Cleitus the Black (Greek: Κλεῖτος ὁ μέλας; c. 375 BC – 328 BC) was an officer of the Macedonian army led by Alexander the Great. He saved Alexander's life at the Battle of the Granicus and was killed by him in a drunken quarrel several years later. Cleitus was son of Dropides and brother of Alexander's nurse, Lanike.
At the Battle of the Granicus in 334 BC, when Alexander was personally under attack by Rhoesaces and Spithridates, Cleitus severed Spithridates's hammer arm before the Persian satrap could bring it down on Alexander and saved his life.
In 328 BC Artabazus resigned his satrapy of Bactria, and Alexander gave it to Cleitus. On the eve of the day on which he was to set out to take possessions of his government, Alexander organized a banquet in the satrapial palace at Maracanda (what is now the town of Samarkand). At this banquet an angry dispute arose, the particulars of which are disputed by various authors.
Most of the members were rather drunk, and Alexander announced a reorganization of commands. Specifically, Cleitus was given orders to take 16,000 of the defeated Greek mercenaries who formerly fought for the Persian King north to fight the steppe nomads in Central Asia.

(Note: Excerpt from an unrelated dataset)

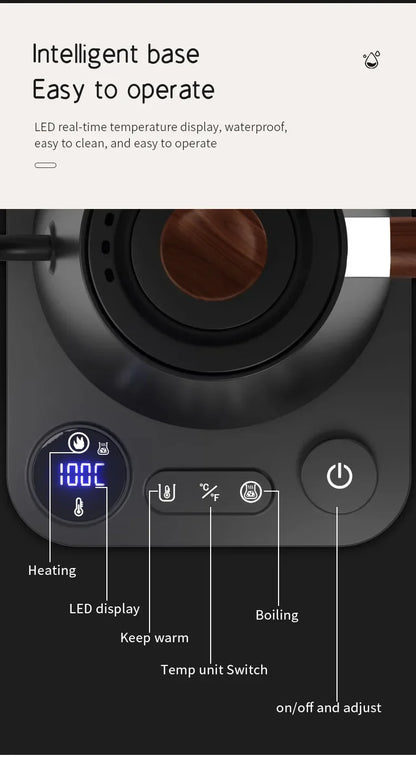 1200W Electric Gooseneck Kettle - Intelligent Constant Temperature Control Coffee & Tea Pot, Portable Hand Brewed Kettle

Cleitus knew that he would no longer be near the king and would be a forgotten man. Furious at the thought of commanding what he saw as second-rate soldiers, fighting nomads in the middle of nowhere, he spoke his mind. To make matters worse, when Alexander arrogantly boasted that his accomplishments were far greater than that of his father, Phillip II, Cleitus responded by saying that Alexander was not the legitimate king of the Macedonians, and that all of his achievements were due to his father. Alexander called for his guards, but they did not want to intervene in a quarrel between friends.